Publié le 23 octobre 2025 à 23h02. Lors du premier débat télévisé post-élections, les dirigeants des principaux partis néerlandais ont réaffirmé leur refus catégorique de former une coalition avec le Parti pour la Liberté (PVV) de Geert Wilders, malgré son statut de vainqueur des sondages.
- Geert Wilders a accusé les autres partis de s’opposer systématiquement à ses propositions.
- Frans Timmermans (GroenLinks-PvdA), Henri Bontenbal (CDA) et Dilan Yesilgöz (VVD) ont réitéré leur exclusion du PVV pour des raisons de principe et de stabilité gouvernementale.
- Le débat a mis en lumière des divergences profondes sur des questions clés telles que l’immigration, le logement et les soins de santé.
Les échanges, animés, ont révélé des positions inflexibles de part et d’autre. Wilders a dénoncé un blocage systématique de ses idées, notamment en matière d’asile, tandis que ses adversaires ont souligné l’importance de la stabilité et de la continuité dans la politique néerlandaise. Frans Timmermans, leader de GroenLinks-PvdA, a justifié son refus par des « raisons de principe », évoquant notamment les positions du PVV sur l’Islam.
Henri Bontenbal, du CDA, a insisté sur la nécessité d’un gouvernement stable, estimant que le PVV ne pouvait garantir une telle stabilité. Il a déclaré que Wilders était peut-être le meilleur porte-parole du mécontentement, mais qu’un politicien devait aller au-delà de la simple expression des frustrations populaires.
Dilan Yesilgöz, du VVD, a quant à elle accusé Wilders de s’être isolé et de ne plus représenter une force politique cohérente. Elle a affirmé que le PVV se résumait à un seul homme et à son activité sur les réseaux sociaux, critiquant son manque d’engagement constructif.
Wilders a répliqué en accusant les autres partis de ne pas avoir soutenu ses projets, notamment en matière de restriction de l’immigration. Il a dénoncé leur manque de volonté de prendre des mesures plus strictes en matière d’asile.

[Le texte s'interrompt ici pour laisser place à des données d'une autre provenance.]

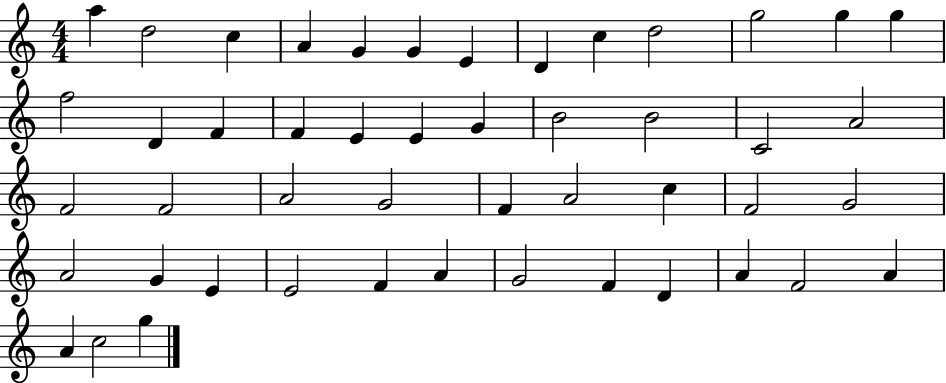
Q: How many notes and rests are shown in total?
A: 48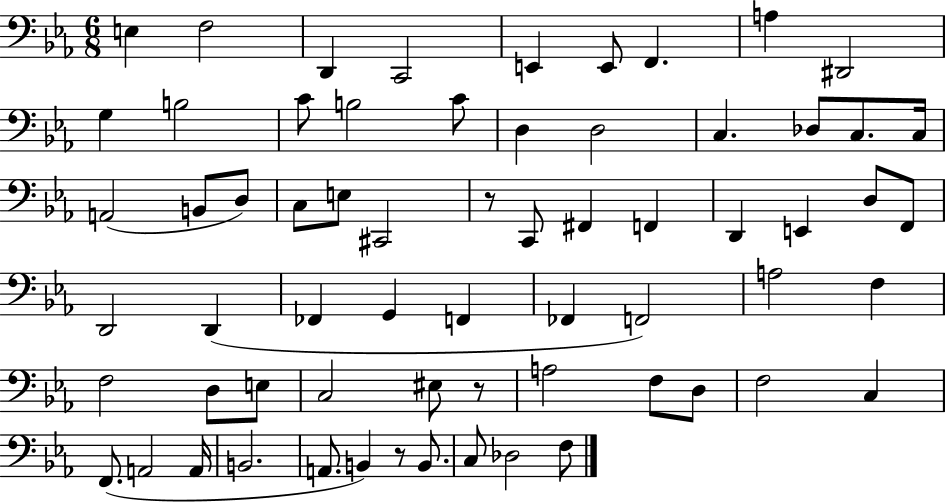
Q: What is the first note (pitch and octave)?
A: E3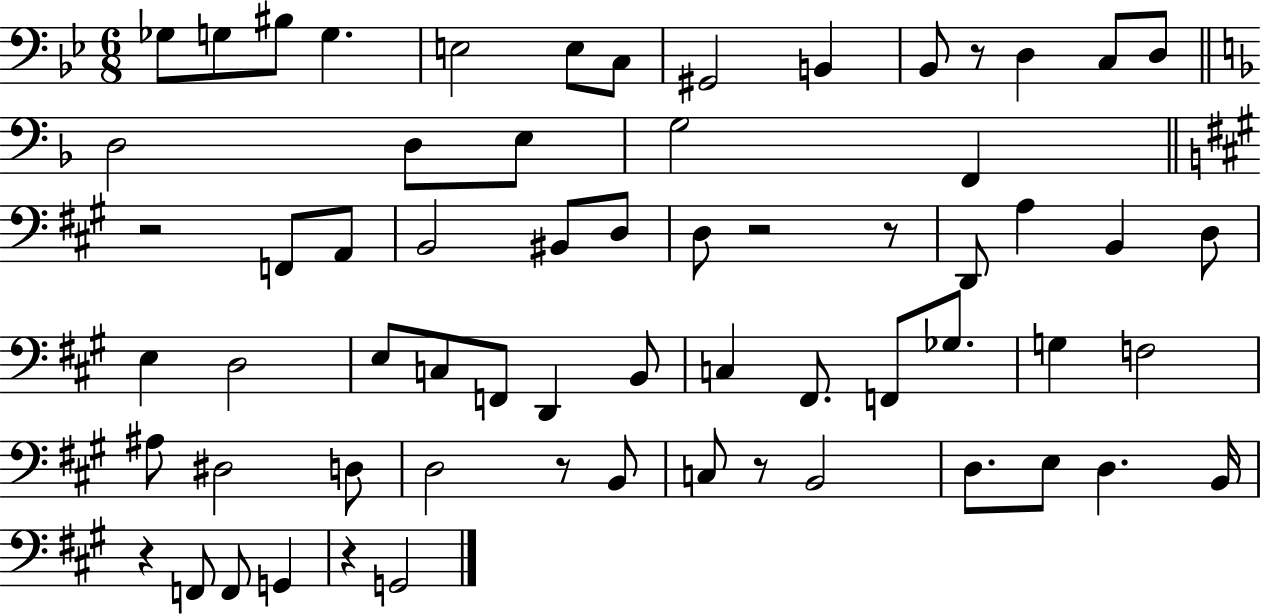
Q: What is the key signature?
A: BES major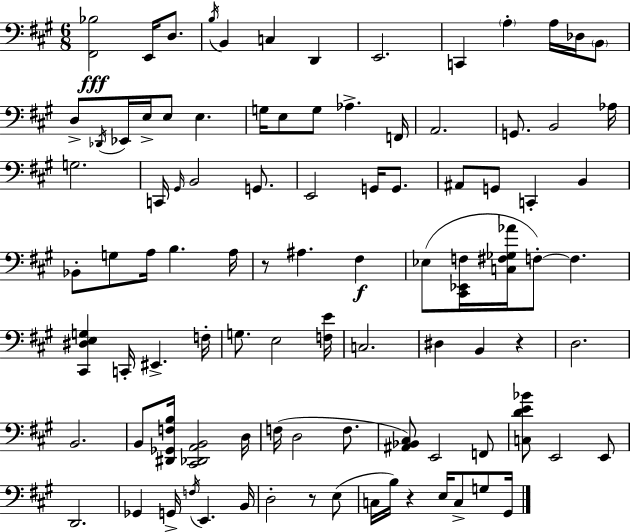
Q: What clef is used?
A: bass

Le débat a également abordé des questions plus concrètes, comme la priorité accordée aux demandeurs de statut de réfugié dans l’accès au logement social. Une spectatrice a interpellé Henri Bontenbal à ce sujet, lui demandant pourquoi les personnes ayant obtenu le statut de réfugié étaient prioritaires. Bontenbal a répondu que la situation était complexe et qu’il n’existait pas de solution simple.
Sur la question de la franchise médicale, un autre point de friction récurrent, Wilders a été confronté à des contradictions dans ses propres propositions. Il avait promis de supprimer complètement la franchise, mais ses adversaires ont souligné que cette mesure était irréaliste et financièrement insoutenable.
En conclusion, les dirigeants des partis ont réaffirmé leur détermination à exclure le PVV de toute coalition gouvernementale. Wilders a prévenu qu’il attendrait de voir les résultats finaux des négociations, mais ses adversaires semblaient fermes dans leur position.